>> BEGIN SOURCE MATERIAL

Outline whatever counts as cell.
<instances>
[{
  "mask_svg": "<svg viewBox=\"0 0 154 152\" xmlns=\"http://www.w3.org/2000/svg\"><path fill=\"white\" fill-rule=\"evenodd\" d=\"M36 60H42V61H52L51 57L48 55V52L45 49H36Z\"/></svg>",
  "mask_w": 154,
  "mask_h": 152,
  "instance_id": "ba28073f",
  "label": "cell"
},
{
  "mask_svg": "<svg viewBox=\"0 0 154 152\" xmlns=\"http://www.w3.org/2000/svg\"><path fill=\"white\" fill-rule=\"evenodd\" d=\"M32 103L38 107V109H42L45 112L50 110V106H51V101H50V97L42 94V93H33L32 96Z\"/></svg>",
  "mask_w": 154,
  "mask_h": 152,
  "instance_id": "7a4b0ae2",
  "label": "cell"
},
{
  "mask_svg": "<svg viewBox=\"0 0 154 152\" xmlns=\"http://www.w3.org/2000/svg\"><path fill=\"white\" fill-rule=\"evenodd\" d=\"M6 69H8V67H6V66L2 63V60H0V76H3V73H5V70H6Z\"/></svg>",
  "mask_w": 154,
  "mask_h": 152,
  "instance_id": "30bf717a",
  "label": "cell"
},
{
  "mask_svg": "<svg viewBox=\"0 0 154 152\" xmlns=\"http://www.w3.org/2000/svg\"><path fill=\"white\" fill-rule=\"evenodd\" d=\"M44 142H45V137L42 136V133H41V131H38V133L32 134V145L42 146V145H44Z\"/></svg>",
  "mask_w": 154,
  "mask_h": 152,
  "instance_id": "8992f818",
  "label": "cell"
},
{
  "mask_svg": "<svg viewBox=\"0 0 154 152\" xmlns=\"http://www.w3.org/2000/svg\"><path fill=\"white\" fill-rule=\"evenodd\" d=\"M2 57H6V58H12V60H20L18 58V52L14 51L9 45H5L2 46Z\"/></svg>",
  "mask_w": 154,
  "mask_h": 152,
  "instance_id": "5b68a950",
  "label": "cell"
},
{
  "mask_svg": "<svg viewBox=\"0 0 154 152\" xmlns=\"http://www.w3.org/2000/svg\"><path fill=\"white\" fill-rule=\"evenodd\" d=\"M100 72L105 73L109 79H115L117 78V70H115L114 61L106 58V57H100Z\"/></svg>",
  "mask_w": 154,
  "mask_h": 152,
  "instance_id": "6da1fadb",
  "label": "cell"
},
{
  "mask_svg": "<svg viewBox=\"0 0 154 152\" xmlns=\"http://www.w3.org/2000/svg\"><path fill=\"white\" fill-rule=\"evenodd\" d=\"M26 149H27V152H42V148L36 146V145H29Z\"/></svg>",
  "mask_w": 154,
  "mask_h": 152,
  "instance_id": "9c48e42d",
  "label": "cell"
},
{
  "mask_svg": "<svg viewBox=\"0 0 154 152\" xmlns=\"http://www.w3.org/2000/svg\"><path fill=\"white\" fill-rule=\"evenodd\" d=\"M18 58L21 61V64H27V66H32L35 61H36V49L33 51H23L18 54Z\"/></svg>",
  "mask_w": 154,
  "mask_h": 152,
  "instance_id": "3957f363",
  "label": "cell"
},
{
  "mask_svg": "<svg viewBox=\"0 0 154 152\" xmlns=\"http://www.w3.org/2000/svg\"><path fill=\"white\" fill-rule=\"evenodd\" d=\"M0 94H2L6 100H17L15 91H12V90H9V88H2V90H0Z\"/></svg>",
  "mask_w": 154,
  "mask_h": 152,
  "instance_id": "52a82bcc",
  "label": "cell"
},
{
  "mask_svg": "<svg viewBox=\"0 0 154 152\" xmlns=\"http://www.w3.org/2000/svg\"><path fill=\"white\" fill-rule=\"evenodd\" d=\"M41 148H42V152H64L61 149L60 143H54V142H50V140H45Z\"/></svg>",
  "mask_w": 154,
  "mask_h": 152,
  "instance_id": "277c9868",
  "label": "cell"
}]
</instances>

>> END SOURCE MATERIAL

Could you pull out every line of the material above and reproduce each one word for word, without changing a single character?

* SOLUTION TO THIS TASK
Outline whatever counts as cell.
<instances>
[{
  "mask_svg": "<svg viewBox=\"0 0 154 152\" xmlns=\"http://www.w3.org/2000/svg\"><path fill=\"white\" fill-rule=\"evenodd\" d=\"M36 60H42V61H52L51 57L48 55V52L45 49H36Z\"/></svg>",
  "mask_w": 154,
  "mask_h": 152,
  "instance_id": "ba28073f",
  "label": "cell"
},
{
  "mask_svg": "<svg viewBox=\"0 0 154 152\" xmlns=\"http://www.w3.org/2000/svg\"><path fill=\"white\" fill-rule=\"evenodd\" d=\"M32 103L38 107V109H42L45 112L50 110V106H51V101H50V97L42 94V93H33L32 96Z\"/></svg>",
  "mask_w": 154,
  "mask_h": 152,
  "instance_id": "7a4b0ae2",
  "label": "cell"
},
{
  "mask_svg": "<svg viewBox=\"0 0 154 152\" xmlns=\"http://www.w3.org/2000/svg\"><path fill=\"white\" fill-rule=\"evenodd\" d=\"M6 69H8V67H6V66L2 63V60H0V76H3V73H5V70H6Z\"/></svg>",
  "mask_w": 154,
  "mask_h": 152,
  "instance_id": "30bf717a",
  "label": "cell"
},
{
  "mask_svg": "<svg viewBox=\"0 0 154 152\" xmlns=\"http://www.w3.org/2000/svg\"><path fill=\"white\" fill-rule=\"evenodd\" d=\"M44 142H45V137L42 136V133H41V131H38V133L32 134V145L42 146V145H44Z\"/></svg>",
  "mask_w": 154,
  "mask_h": 152,
  "instance_id": "8992f818",
  "label": "cell"
},
{
  "mask_svg": "<svg viewBox=\"0 0 154 152\" xmlns=\"http://www.w3.org/2000/svg\"><path fill=\"white\" fill-rule=\"evenodd\" d=\"M2 57H6V58H12V60H20L18 58V52L14 51L9 45H5L2 46Z\"/></svg>",
  "mask_w": 154,
  "mask_h": 152,
  "instance_id": "5b68a950",
  "label": "cell"
},
{
  "mask_svg": "<svg viewBox=\"0 0 154 152\" xmlns=\"http://www.w3.org/2000/svg\"><path fill=\"white\" fill-rule=\"evenodd\" d=\"M100 72L105 73L109 79H115L117 78V70H115L114 61L106 58V57H100Z\"/></svg>",
  "mask_w": 154,
  "mask_h": 152,
  "instance_id": "6da1fadb",
  "label": "cell"
},
{
  "mask_svg": "<svg viewBox=\"0 0 154 152\" xmlns=\"http://www.w3.org/2000/svg\"><path fill=\"white\" fill-rule=\"evenodd\" d=\"M26 149H27V152H42V148L36 146V145H29Z\"/></svg>",
  "mask_w": 154,
  "mask_h": 152,
  "instance_id": "9c48e42d",
  "label": "cell"
},
{
  "mask_svg": "<svg viewBox=\"0 0 154 152\" xmlns=\"http://www.w3.org/2000/svg\"><path fill=\"white\" fill-rule=\"evenodd\" d=\"M18 58L21 61V64H27V66H32L35 61H36V49L33 51H23L18 54Z\"/></svg>",
  "mask_w": 154,
  "mask_h": 152,
  "instance_id": "3957f363",
  "label": "cell"
},
{
  "mask_svg": "<svg viewBox=\"0 0 154 152\" xmlns=\"http://www.w3.org/2000/svg\"><path fill=\"white\" fill-rule=\"evenodd\" d=\"M0 94H2L6 100H17L15 91H12V90H9V88H2V90H0Z\"/></svg>",
  "mask_w": 154,
  "mask_h": 152,
  "instance_id": "52a82bcc",
  "label": "cell"
},
{
  "mask_svg": "<svg viewBox=\"0 0 154 152\" xmlns=\"http://www.w3.org/2000/svg\"><path fill=\"white\" fill-rule=\"evenodd\" d=\"M41 148H42V152H64L61 149L60 143H54V142H50V140H45Z\"/></svg>",
  "mask_w": 154,
  "mask_h": 152,
  "instance_id": "277c9868",
  "label": "cell"
}]
</instances>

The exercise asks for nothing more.